§ Problem: Copy out the data word for word, from its first line through the line containing "broken window [901, 178, 942, 258]", with both of those lines included.

Start of Dataset excerpts

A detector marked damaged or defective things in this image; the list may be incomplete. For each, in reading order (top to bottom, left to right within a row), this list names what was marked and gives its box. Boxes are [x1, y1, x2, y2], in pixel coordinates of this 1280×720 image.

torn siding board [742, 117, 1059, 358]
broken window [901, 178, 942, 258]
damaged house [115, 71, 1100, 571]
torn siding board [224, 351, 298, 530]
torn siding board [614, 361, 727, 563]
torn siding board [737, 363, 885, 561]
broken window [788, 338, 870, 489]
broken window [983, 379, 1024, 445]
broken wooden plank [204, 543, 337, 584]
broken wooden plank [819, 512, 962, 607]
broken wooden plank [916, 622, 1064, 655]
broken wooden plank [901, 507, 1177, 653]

End of Dataset excerpts

§ Solution to this exercise:
A detector marked damaged or defective things in this image; the list may be incomplete. For each, in reading order (top to bottom, left to right within a row), this list names what was marked and gives its box. Boxes are [x1, y1, x2, y2], in pixel coordinates of this 1280×720 image.

torn siding board [742, 117, 1059, 358]
broken window [901, 178, 942, 258]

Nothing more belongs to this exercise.